▸ DA SVOLGERE
Trascrivi dal testo sul cash pooling il passo compreso tra "La Cassazione Penale" e "cd. cash pooling.", estremi inclusi.

▸ TESTO ESTRATTO
|---|

Cash pooling e bancarotta fraudolenta per distrazione: pochi spazi per una tesoreria unica nei gruppi di imprese

Ciro Santoriello
29 Settembre 2023

La Cassazione Penale torna ad occuparsi delle operazioni infragruppo e dei cd. "vantaggi compensativi", in una fattispecie di bancarotta fraudolenta in cui assume rilevanza penale la pratica del cd. cash pooling.
Massima

Nella valutazione dei trasferimenti di ricchezza infragruppo, giustificata mediante il richiamo alla pratica del cash pooling, intanto può accedersi ad una visione unitaria dei rapporti e dei saldi in quanto, sul piano formale, esista una precostituita e trasparente gestione finanziaria accentrata, e, sul versante sostanziale, sia esplicitata la vocazione funzionale di siffatta modalità di gestione alla massimizzazione, quantomeno in chiave proiettiva, della competitività delle società del gruppo. Ciò impone, da un lato, che se i trasferimenti infragruppo di denaro costituiscono modalità esecutive di un contratto, di tale negozio giuridico deve esservi adeguata traccia documentale e dall'altro che siffatto accordo si inscriva all'interno della logica dei c.d. vantaggi compensativi, propria dell'operatività di un gruppo di imprese.

Il caso

In sede di merito, gli amministratori di una società fallita erano condannati, per quanto di interesse in questa sede, per il reato di bancarotta fraudolenta patrimoniale per avere prelevato dal conto della stessa considerevoli somme di denaro per pagamenti a favore di altre persone giuridiche riconducibili ai medesimi accusati.

In sede di ricorso per cassazione, si contestava la ritenuta sussistenza della bancarotta per distrazione in relazione ai pagamenti effettuati a favore di altre società facenti capo ai medesimi indagato. Secondo le difese, infatti, le diverse persone giuridiche – quella fallita e le altre beneficiate dai pagamenti in discorso – era collegate ed avevano dato vita ad un gruppo di imprese sicché occorreva valutare le operazioni contestate alla stregua di operazioni infragruppo, come dimostrato dal fatto che i molteplici pagamenti erano stati effettuati dalla fallita a favore di terzi soggetti, tutti individuati come fornitori di società partecipate dall'impresa fallita. Di conseguenza, i giudici di merito non avevano considerato l'esistenza di vantaggi compensativi per l'intero gruppo societario con l'effetto che la società che aveva effettuato il pagamento aveva comunque ricevuto un incremento patrimoniale dalla condotta gestoria a favore della società "partecipate".

|---|

▸ RIGHE DI DATI
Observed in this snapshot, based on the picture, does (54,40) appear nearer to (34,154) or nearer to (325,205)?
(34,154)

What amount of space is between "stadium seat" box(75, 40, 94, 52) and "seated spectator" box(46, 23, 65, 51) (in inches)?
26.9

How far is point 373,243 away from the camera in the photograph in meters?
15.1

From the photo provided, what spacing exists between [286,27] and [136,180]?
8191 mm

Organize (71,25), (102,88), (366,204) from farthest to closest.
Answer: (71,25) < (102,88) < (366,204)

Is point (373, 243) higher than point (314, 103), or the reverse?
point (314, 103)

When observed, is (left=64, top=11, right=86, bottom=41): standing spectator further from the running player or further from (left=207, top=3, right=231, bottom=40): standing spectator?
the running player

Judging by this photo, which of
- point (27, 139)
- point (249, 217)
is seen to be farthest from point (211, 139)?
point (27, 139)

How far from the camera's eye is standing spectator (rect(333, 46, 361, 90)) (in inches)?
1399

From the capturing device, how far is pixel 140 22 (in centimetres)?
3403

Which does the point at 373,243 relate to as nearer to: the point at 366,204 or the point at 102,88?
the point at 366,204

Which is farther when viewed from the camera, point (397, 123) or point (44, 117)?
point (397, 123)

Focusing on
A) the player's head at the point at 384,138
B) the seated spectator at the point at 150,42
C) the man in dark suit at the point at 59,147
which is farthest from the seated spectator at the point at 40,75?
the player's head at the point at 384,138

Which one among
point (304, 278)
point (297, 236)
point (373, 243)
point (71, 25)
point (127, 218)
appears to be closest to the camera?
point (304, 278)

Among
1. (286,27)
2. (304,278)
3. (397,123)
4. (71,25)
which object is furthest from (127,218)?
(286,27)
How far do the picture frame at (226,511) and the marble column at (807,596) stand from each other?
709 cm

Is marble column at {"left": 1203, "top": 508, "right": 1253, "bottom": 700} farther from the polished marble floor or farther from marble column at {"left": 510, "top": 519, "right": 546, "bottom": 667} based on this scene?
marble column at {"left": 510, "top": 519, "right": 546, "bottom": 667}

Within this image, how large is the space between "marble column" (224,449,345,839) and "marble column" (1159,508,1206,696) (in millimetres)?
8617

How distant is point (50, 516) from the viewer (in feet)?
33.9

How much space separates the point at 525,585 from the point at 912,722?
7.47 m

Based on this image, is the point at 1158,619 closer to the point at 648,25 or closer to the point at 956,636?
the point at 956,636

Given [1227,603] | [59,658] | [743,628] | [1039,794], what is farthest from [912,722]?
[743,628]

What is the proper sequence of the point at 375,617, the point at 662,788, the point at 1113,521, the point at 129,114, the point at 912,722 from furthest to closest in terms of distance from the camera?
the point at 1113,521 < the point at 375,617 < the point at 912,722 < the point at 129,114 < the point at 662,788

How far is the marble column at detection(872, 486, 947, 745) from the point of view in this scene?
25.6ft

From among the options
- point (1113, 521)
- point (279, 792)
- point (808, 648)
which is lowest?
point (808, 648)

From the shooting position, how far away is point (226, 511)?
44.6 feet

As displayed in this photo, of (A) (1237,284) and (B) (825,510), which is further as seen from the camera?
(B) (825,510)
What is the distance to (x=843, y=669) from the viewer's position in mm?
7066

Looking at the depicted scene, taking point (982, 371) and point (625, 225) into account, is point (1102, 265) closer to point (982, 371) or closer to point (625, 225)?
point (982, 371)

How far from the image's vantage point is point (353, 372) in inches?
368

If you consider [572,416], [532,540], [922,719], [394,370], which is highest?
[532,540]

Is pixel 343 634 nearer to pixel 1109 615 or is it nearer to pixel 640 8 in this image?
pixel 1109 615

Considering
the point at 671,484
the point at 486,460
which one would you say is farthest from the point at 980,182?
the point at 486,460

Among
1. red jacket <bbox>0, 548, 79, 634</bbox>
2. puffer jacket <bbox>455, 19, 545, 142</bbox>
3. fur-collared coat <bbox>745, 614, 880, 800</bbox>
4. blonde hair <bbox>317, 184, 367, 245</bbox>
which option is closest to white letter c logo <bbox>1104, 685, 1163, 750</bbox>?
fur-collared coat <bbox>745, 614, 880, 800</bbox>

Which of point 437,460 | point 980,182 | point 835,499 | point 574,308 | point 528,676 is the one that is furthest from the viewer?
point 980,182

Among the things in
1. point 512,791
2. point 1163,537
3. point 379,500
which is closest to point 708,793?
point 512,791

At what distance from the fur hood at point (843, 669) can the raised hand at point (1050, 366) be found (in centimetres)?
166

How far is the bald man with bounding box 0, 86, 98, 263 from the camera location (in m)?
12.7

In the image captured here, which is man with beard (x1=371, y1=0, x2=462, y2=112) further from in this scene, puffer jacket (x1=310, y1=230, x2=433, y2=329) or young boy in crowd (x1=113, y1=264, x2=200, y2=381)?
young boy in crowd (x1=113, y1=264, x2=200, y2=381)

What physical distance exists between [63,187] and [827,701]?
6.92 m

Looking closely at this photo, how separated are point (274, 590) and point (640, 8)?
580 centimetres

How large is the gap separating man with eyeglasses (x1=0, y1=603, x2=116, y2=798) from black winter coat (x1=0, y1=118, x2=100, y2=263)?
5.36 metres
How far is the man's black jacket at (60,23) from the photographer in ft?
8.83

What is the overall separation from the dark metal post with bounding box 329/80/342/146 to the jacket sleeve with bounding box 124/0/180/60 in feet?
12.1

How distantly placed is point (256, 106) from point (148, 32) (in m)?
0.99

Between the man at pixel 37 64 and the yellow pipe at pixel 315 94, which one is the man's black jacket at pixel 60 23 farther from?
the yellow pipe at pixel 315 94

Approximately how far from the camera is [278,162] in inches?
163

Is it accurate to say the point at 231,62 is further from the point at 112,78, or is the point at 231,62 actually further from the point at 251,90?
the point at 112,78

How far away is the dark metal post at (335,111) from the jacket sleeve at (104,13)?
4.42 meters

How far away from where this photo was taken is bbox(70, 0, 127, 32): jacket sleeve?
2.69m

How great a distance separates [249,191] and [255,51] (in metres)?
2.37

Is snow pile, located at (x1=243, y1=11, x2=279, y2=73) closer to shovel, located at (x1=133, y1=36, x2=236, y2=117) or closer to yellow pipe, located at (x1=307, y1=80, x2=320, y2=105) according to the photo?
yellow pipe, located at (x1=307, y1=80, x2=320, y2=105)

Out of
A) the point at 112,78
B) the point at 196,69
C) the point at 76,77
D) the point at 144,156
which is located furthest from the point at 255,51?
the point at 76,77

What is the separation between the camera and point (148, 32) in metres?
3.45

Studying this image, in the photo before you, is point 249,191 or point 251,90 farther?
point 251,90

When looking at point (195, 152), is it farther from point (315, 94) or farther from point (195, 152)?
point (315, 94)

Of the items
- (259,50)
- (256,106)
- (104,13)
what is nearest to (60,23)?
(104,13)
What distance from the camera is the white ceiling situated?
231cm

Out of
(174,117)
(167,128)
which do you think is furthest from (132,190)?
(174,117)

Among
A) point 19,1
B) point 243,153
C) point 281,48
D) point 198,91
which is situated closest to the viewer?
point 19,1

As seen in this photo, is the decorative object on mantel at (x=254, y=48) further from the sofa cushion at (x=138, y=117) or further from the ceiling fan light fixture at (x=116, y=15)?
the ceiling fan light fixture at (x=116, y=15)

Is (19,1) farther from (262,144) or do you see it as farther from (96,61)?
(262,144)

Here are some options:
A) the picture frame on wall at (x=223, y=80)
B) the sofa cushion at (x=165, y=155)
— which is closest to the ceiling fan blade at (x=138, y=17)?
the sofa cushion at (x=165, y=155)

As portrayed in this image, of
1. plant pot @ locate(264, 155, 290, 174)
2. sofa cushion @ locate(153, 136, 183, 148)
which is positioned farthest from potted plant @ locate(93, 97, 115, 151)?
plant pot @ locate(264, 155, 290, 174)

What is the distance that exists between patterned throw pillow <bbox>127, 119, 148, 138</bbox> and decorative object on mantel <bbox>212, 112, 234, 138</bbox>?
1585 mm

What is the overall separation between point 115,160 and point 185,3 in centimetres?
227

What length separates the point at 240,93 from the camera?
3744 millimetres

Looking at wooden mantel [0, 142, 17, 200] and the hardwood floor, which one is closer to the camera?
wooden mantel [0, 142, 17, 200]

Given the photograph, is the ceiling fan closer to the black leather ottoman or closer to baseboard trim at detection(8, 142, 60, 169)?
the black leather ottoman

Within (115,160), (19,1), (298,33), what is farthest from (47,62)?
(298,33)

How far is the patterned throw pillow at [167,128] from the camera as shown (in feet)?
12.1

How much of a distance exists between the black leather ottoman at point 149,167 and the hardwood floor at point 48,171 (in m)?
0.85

|---|

▸ RISULTATO
La Cassazione Penale torna ad occuparsi delle operazioni infragruppo e dei cd. "vantaggi compensativi", in una fattispecie di bancarotta fraudolenta in cui assume rilevanza penale la pratica del cd. cash pooling.